/IBM-Watson-NLU-Project

Primary LanguageJavaScriptApache License 2.0Apache-2.0

Developing Cloud Apps with Node.js and React - IBM Full Stack Cloud Developer Specialization

Final Project Overview

The final project for this course has several steps that you must complete. To give you an overview of the whole project, all the high-level steps are listed below. The project is then divided into several smaller labs that give the detailed instructions for each step. You must complete all the labs to successfully complete the project.

Project Breakdown

Pre-work: Sign up for IBM Cloud account and create a Watson Natural language Understanding service

  1. Create an IBM cloud account if you don't have one already.
  2. Create an instance of the Natural Language Understanding (NLU) service.

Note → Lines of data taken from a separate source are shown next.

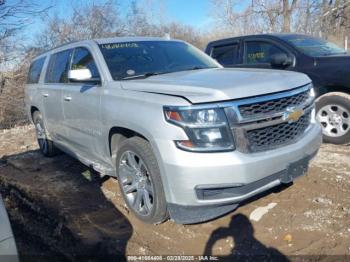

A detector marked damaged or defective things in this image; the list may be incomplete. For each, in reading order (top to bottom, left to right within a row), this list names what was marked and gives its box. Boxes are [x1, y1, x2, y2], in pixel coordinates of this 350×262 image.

damaged hood [119, 67, 308, 103]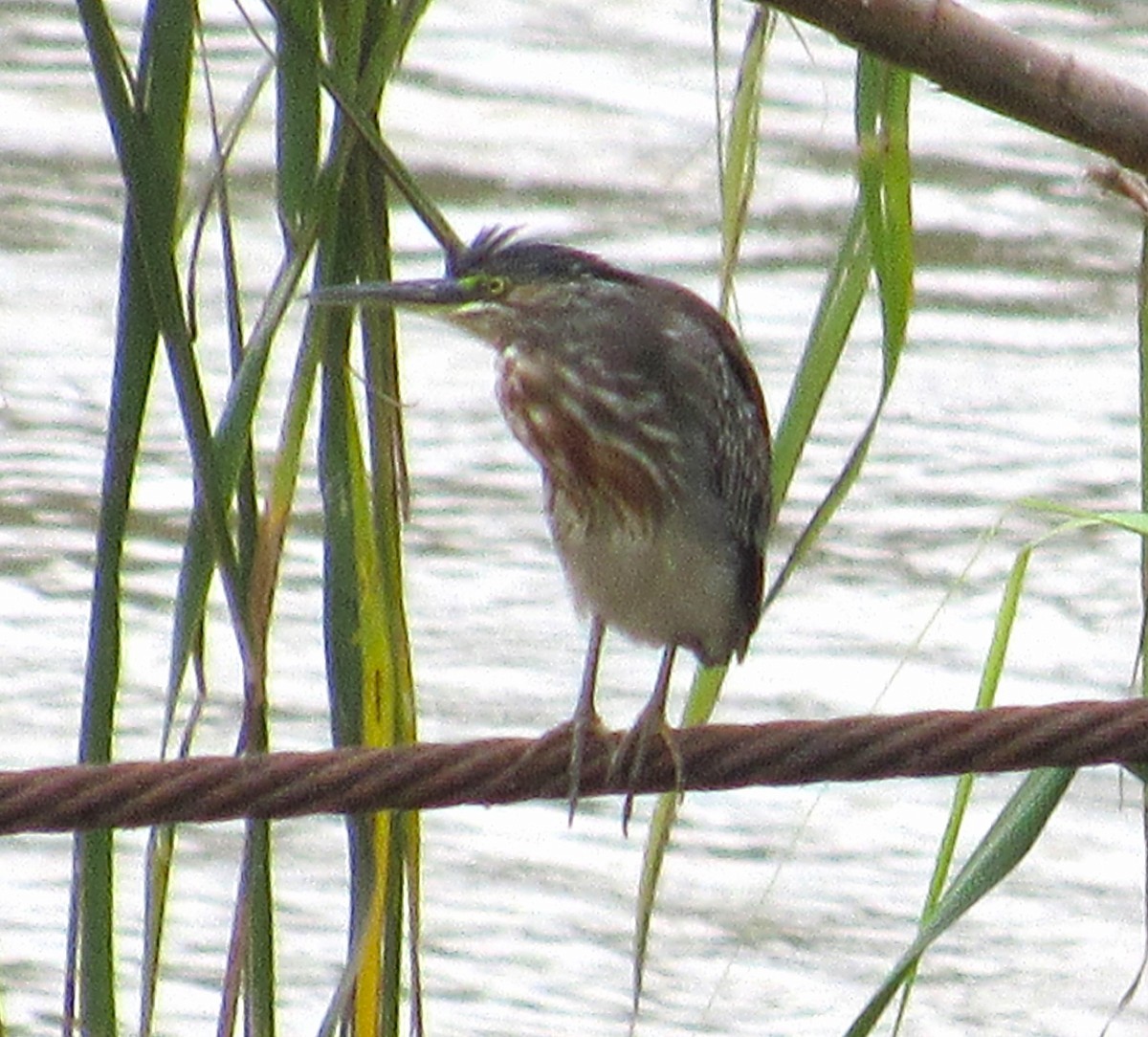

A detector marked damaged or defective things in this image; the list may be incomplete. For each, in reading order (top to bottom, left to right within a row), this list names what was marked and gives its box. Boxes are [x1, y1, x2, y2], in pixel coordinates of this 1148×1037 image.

rusty wire [7, 700, 1148, 838]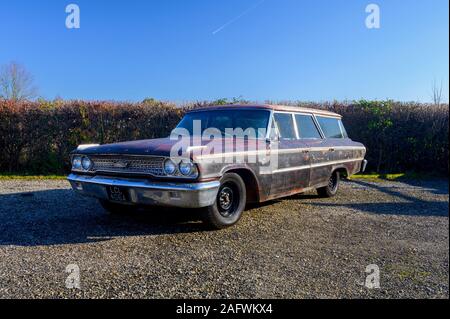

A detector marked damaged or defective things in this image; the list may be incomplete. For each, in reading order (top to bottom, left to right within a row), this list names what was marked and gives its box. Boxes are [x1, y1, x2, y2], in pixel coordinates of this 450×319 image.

rusty car body [68, 104, 368, 228]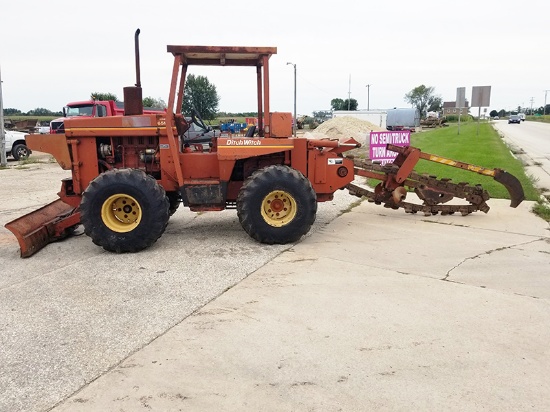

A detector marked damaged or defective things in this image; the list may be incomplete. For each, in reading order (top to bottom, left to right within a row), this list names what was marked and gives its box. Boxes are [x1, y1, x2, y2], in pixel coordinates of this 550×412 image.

crack in concrete [442, 237, 544, 282]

Part A: Fork the Git repository to have the server and client code you need to start

  1. Create your own copy of the git repository which has the code you need to build up on.
  2. Clone the repository into the theia environment

Part B: npm install the necessary packages

  1. Change to the React client directory (sentimentanalyzeClient) and install all the packages required in your local environment for the React application to run.
  2. Change to the express JS server directory (sentimentAnalyzeServer) and install all the packages required in your local environment for the server to run.

Part C: Install IBM Watson package and set up the .env file

  1. Install the ibmwatson package in your server and create .env file to add the credentials to point to your Watson NLU credentials, in the sentimentAnalyzeServer directory.
  2. Make changes in sentimentAnalyzerServer.js to create an instance of NaturalLanguageUnderstanding using the credential from the .env file using dotenv package.

Part D: Create endpoints to cater to the URL and text input from the React client

  1. Create four different end points each of which can use the same instance of NLU
  2. Run the server and the React application to see if the desired output is displayed
  3. Render the analysis from the server color formatted depending on the sentiment analyzed.
  4. Render the confidence level of all the emotions in the text or url sent.